BERLIN (Reuters) – An influential figure in Bavaria’s Christian Social Union resigned all party offices on Sunday, a newspaper reported, the latest politician caught up in a scandal over kickbacks in face mask procurements that has cost Chancellor Angela Merkel’s conservative bloc in opinion polls.
Alfred Sauter, a member of the wealthy southeastern state’s parliament, is being investigated by prosecutors over allegations he took bribes in return for helping arrange public mask procurement contracts during the coronavirus pandemic. He denies the allegations.
Sauter, whose decision to stand down was reported in the Augsburger Allgemeine newspaper, is at least the third conservative politician to have resigned in the scandal over mask procurement kickbacks.
A member of the CSU’s board, Sauter has been a mover-and-shaker in the party for a quarter of a century, serving for a period as Bavaria’s justice minister.
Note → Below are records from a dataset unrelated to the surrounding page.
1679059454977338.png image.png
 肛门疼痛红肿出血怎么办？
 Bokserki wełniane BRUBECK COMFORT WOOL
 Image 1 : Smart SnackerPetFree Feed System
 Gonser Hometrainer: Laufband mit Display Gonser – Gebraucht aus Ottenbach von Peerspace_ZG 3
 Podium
As of Sunday, he was still listed as a member of the Bavarian parliament and it was not clear if he also intended to step down from parliament.
With a national election due in September, at which voters will choose a replacement for Merkel, who is not running for a historic fifth term, the affair comes at the worst possible time for the conservative bloc.
A Kantar poll on Sunday showed support for the Christian Democratic Union-CSU ticket at 27%, just five points ahead of the Greens. In May, when Merkel was winning plaudits for her management of the pandemic, support stood at 40%.
Bavarian premier Markus Soeder, who is a leading candidate to run as conservative candidate to replace Merkel, is due to hold a news conference on the affair at 1200 GMT.